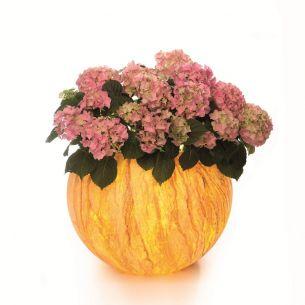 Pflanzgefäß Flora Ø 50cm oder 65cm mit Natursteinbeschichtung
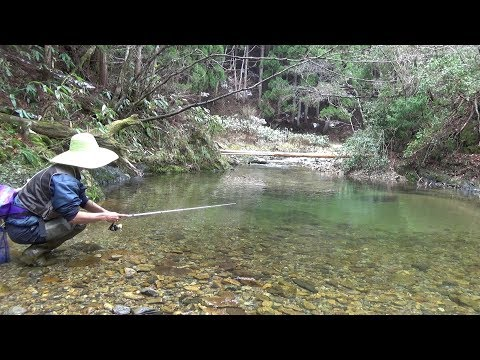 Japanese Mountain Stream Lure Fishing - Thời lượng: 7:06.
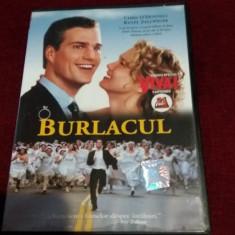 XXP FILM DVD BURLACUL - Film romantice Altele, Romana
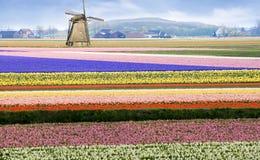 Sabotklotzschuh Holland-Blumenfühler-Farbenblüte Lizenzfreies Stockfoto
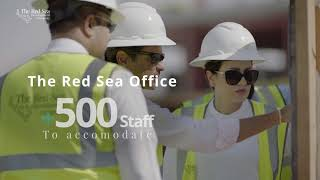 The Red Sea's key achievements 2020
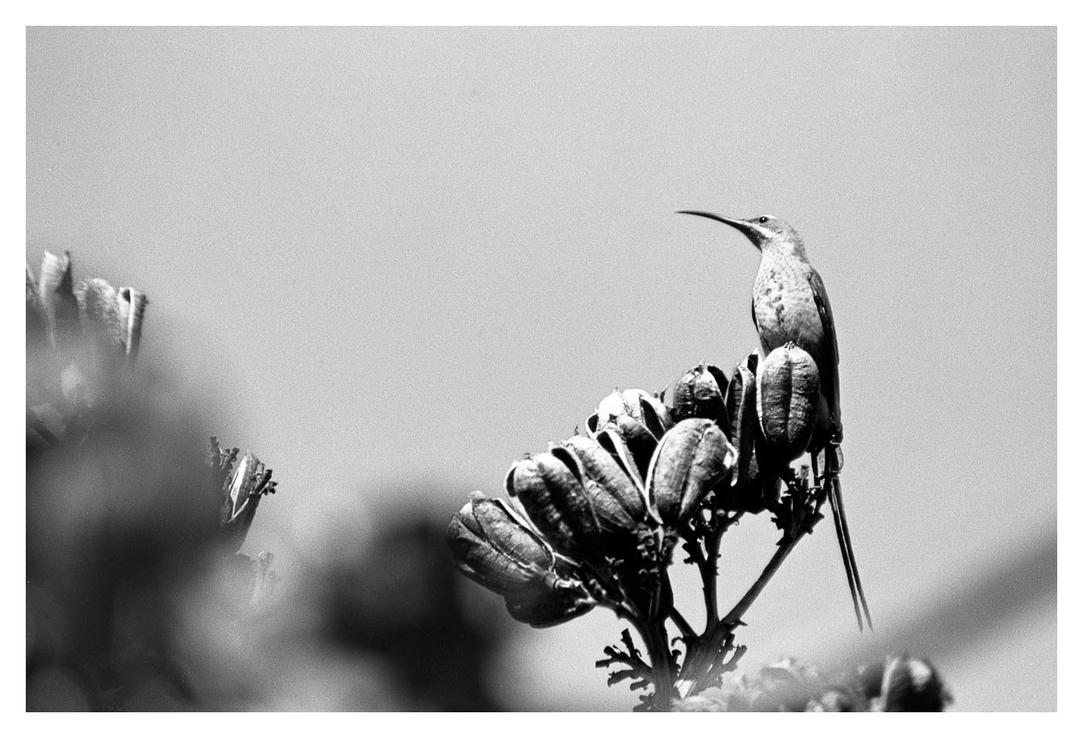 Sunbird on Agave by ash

Assignment:
Quote the records above exactly, leaving out any pictures.

Answer to this problem:
 Pflanzgefäß Flora Ø 50cm oder 65cm mit Natursteinbeschichtung
 Japanese Mountain Stream Lure Fishing - Thời lượng: 7:06.
 XXP FILM DVD BURLACUL - Film romantice Altele, Romana
 Sabotklotzschuh Holland-Blumenfühler-Farbenblüte Lizenzfreies Stockfoto
 The Red Sea's key achievements 2020
 Sunbird on Agave by ash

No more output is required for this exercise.